**Stated goal 1:**
Decide whether each statement agrees with the passage about sports photography, answering yes or no and quoting the words of the passage that settle it. (a) The writer enjoyed shooting sports photography at RIT. (b) The rule was to have the kid moving, face visible, with the ball in the frame. (c) The writer found photographing the fans more fun.
**Stated goal 2:**
Please repeat the passage about sports photography word for word, starting at "The thing is, I" and ending at "word for it.".

**Source excerpt:**
━━━━━━━━━━

When I was at RIT I had to endure a few weeks of shooting sports photography. I hated it. I really don't give a damn about any sports except for the Olympics and those are easy to follow because most of them are races of one form or another. Maybe I should have tried to photograph some track meets, they'd have been easier to keep up with than high school soccer or tennis. The rule was: try to have the kid moving, face visible, with the ball in the frame. If you want to do mediocre sports shots that you can pass around at a PTA meeting, that's how to do it.

The thing is, I just didn't have the timing down and hated every second of it. While I can watch, enjoy and certainly appreciate the athleticism of sport, I have no interest in recording it. Photographing the fans was always a hell of a lot more fun. I've got a great shot of a soccer mom staring laser holes into a woman rooting for the other team, and another one of a Teen Girl Squad with one hanger on sulking in the background. They're good shots, you'll have to take my word for it.

━━━━━━━━━━

**Material:**
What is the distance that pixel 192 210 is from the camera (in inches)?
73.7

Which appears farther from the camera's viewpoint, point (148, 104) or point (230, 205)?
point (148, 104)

━━━━━━━━━━

**Output 1:**
(a) No: "I hated it."
(b) Yes: "The rule was: try to have the kid moving, face visible, with the ball in the frame."
(c) Yes: "Photographing the fans was always a hell of a lot more fun."

**Output 2:**
The thing is, I just didn't have the timing down and hated every second of it. While I can watch, enjoy and certainly appreciate the athleticism of sport, I have no interest in recording it. Photographing the fans was always a hell of a lot more fun. I've got a great shot of a soccer mom staring laser holes into a woman rooting for the other team, and another one of a Teen Girl Squad with one hanger on sulking in the background. They're good shots, you'll have to take my word for it.